**Task statement**
Look below for the line that contains "PROMO Al Quran", then copy it and each following line exactly, through and including the line that contains "Sweat à capuche".

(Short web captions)
= Beginning of Section =
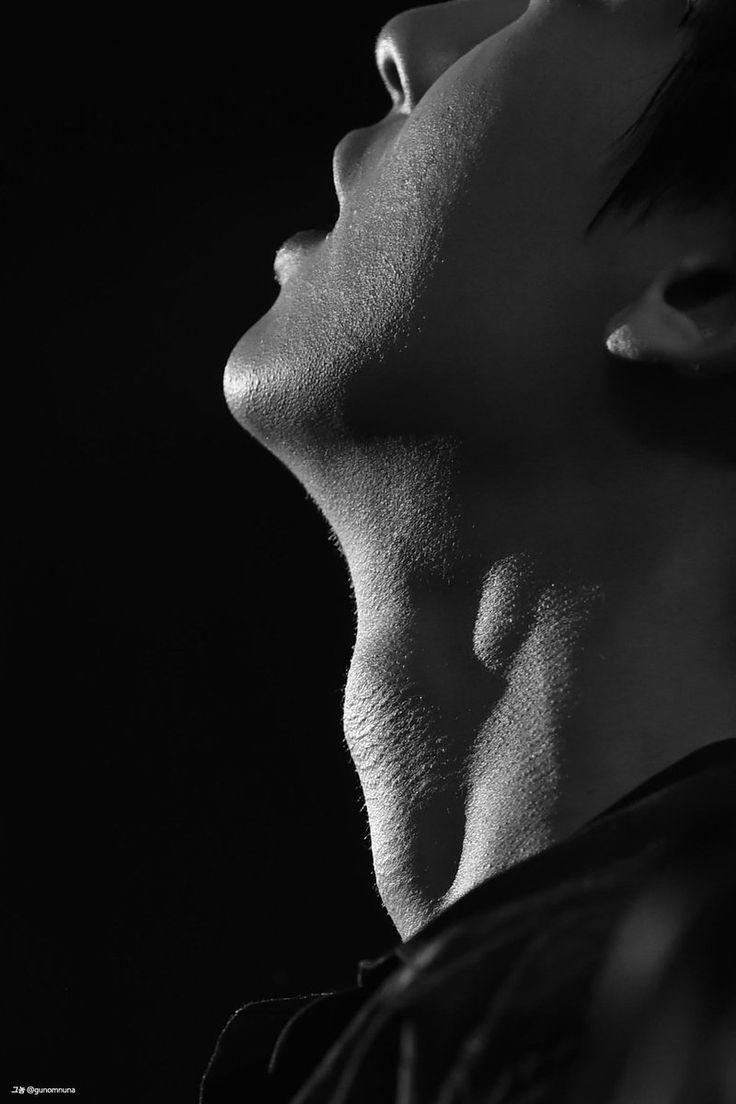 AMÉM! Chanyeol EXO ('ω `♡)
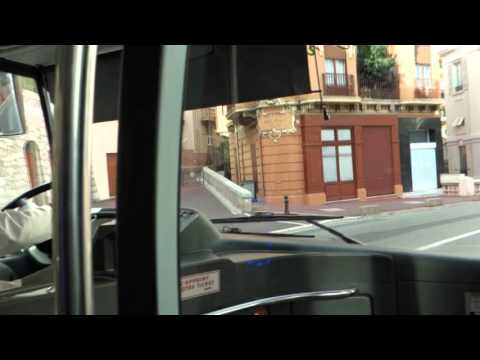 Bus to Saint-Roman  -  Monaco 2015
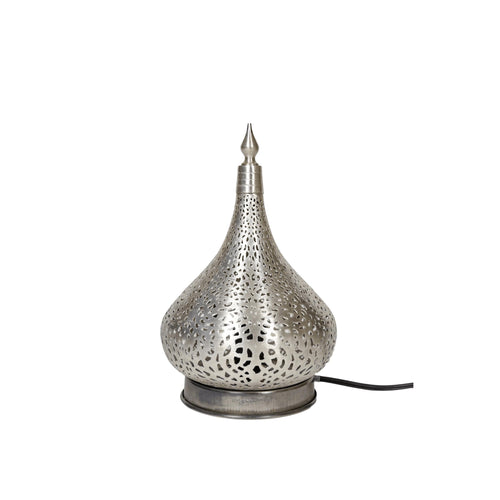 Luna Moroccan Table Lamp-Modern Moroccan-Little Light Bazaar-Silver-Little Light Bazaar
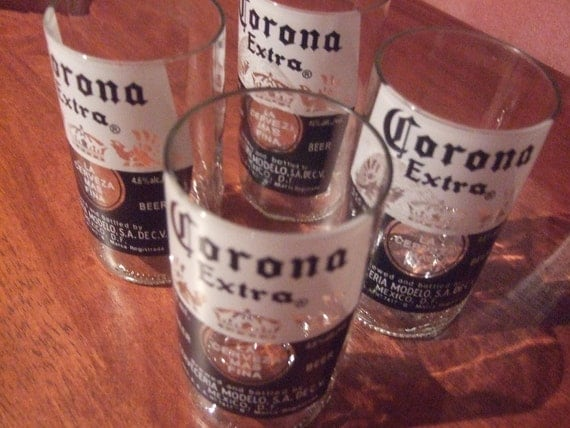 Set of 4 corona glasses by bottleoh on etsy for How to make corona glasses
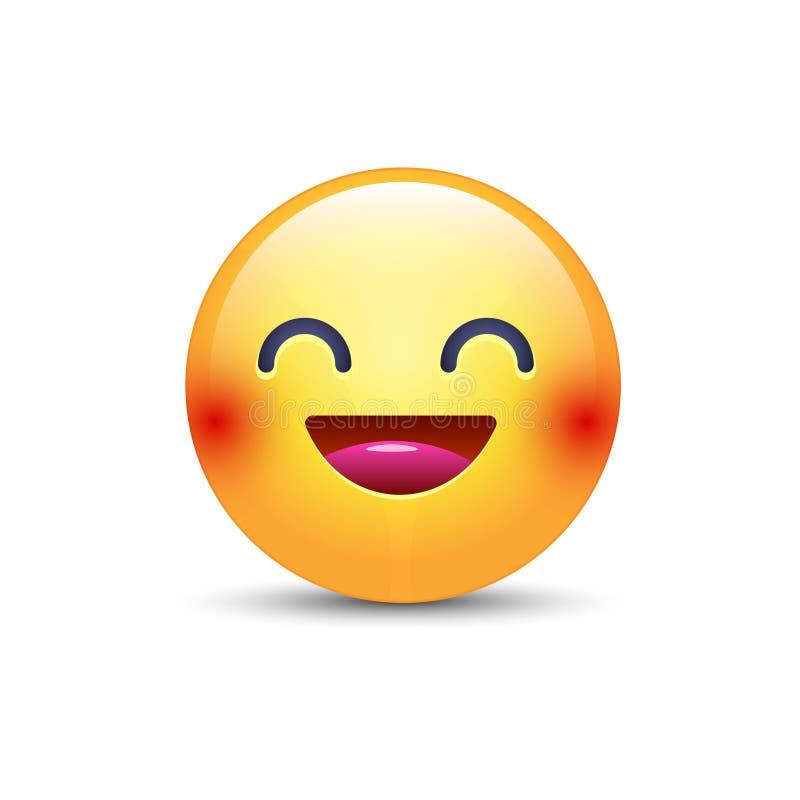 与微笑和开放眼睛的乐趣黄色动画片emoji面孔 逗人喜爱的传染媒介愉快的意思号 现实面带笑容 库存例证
= End of Section =
= Beginning of Section =
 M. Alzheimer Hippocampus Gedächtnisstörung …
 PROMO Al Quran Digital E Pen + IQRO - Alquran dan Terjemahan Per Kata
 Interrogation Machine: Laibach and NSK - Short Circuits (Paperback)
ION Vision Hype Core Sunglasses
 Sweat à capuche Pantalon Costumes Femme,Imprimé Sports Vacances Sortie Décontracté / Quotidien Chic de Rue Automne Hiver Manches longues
= End of Section =
**Expected answer**
 PROMO Al Quran Digital E Pen + IQRO - Alquran dan Terjemahan Per Kata
 Interrogation Machine: Laibach and NSK - Short Circuits (Paperback)
ION Vision Hype Core Sunglasses
 Sweat à capuche Pantalon Costumes Femme,Imprimé Sports Vacances Sortie Décontracté / Quotidien Chic de Rue Automne Hiver Manches longues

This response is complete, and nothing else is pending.